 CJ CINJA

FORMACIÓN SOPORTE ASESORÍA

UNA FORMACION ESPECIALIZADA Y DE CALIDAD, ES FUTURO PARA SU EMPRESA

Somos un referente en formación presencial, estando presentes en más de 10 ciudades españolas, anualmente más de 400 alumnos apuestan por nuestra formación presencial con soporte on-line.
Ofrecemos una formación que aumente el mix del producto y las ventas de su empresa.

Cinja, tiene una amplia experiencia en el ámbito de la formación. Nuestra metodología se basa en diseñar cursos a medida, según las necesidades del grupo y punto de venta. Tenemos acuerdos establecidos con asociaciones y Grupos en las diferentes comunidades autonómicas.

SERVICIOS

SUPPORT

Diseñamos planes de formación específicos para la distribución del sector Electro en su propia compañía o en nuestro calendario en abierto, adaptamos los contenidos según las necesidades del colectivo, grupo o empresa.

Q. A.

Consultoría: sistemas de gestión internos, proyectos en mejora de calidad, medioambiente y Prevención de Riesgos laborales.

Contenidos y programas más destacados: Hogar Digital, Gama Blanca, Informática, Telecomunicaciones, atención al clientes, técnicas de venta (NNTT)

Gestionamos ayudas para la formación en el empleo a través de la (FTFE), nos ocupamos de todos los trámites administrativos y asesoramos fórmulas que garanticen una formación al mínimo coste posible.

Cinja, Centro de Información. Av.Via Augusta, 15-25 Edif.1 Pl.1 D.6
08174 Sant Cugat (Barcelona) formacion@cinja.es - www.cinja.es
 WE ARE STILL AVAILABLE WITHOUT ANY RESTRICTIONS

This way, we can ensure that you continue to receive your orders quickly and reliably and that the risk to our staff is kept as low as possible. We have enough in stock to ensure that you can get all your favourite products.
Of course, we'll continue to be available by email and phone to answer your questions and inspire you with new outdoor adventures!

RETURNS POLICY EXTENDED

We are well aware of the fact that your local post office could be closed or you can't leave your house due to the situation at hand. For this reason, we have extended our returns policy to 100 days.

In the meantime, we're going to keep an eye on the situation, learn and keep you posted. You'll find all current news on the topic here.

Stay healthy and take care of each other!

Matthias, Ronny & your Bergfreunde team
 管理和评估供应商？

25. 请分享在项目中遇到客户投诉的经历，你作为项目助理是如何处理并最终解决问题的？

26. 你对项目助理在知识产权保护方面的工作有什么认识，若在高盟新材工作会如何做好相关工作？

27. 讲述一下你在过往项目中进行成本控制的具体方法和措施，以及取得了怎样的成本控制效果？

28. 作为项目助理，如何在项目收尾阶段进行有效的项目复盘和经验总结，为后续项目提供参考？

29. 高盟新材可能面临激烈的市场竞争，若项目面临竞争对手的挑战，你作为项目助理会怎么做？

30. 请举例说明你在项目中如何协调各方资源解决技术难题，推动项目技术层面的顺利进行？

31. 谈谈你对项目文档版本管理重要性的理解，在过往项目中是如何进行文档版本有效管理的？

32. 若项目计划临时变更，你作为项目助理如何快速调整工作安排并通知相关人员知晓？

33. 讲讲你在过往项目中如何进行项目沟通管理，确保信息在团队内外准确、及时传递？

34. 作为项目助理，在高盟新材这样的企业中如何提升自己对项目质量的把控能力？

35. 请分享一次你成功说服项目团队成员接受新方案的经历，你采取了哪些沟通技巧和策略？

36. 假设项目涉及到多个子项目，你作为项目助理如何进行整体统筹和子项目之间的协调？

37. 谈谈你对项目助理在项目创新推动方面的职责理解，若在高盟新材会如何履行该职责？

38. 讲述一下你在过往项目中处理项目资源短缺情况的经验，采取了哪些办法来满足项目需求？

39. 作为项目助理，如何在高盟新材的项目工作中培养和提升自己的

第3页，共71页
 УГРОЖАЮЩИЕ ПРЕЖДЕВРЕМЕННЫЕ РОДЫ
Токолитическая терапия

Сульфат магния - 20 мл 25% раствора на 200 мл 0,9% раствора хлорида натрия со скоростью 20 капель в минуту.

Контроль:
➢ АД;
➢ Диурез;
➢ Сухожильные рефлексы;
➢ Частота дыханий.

----

◆ **WHAT IS NEEDED**
Look through the data above. Each line containing the word "según" needs to be copied.

◆ **SOLUTION FOR THIS PROBLEM**
Cinja, tiene una amplia experiencia en el ámbito de la formación. Nuestra metodología se basa en diseñar cursos a medida, según las necesidades del grupo y punto de venta. Tenemos acuerdos establecidos con asociaciones y Grupos en las diferentes comunidades autonómicas.
Diseñamos planes de formación específicos para la distribución del sector Electro en su propia compañía o en nuestro calendario en abierto, adaptamos los contenidos según las necesidades del colectivo, grupo o empresa.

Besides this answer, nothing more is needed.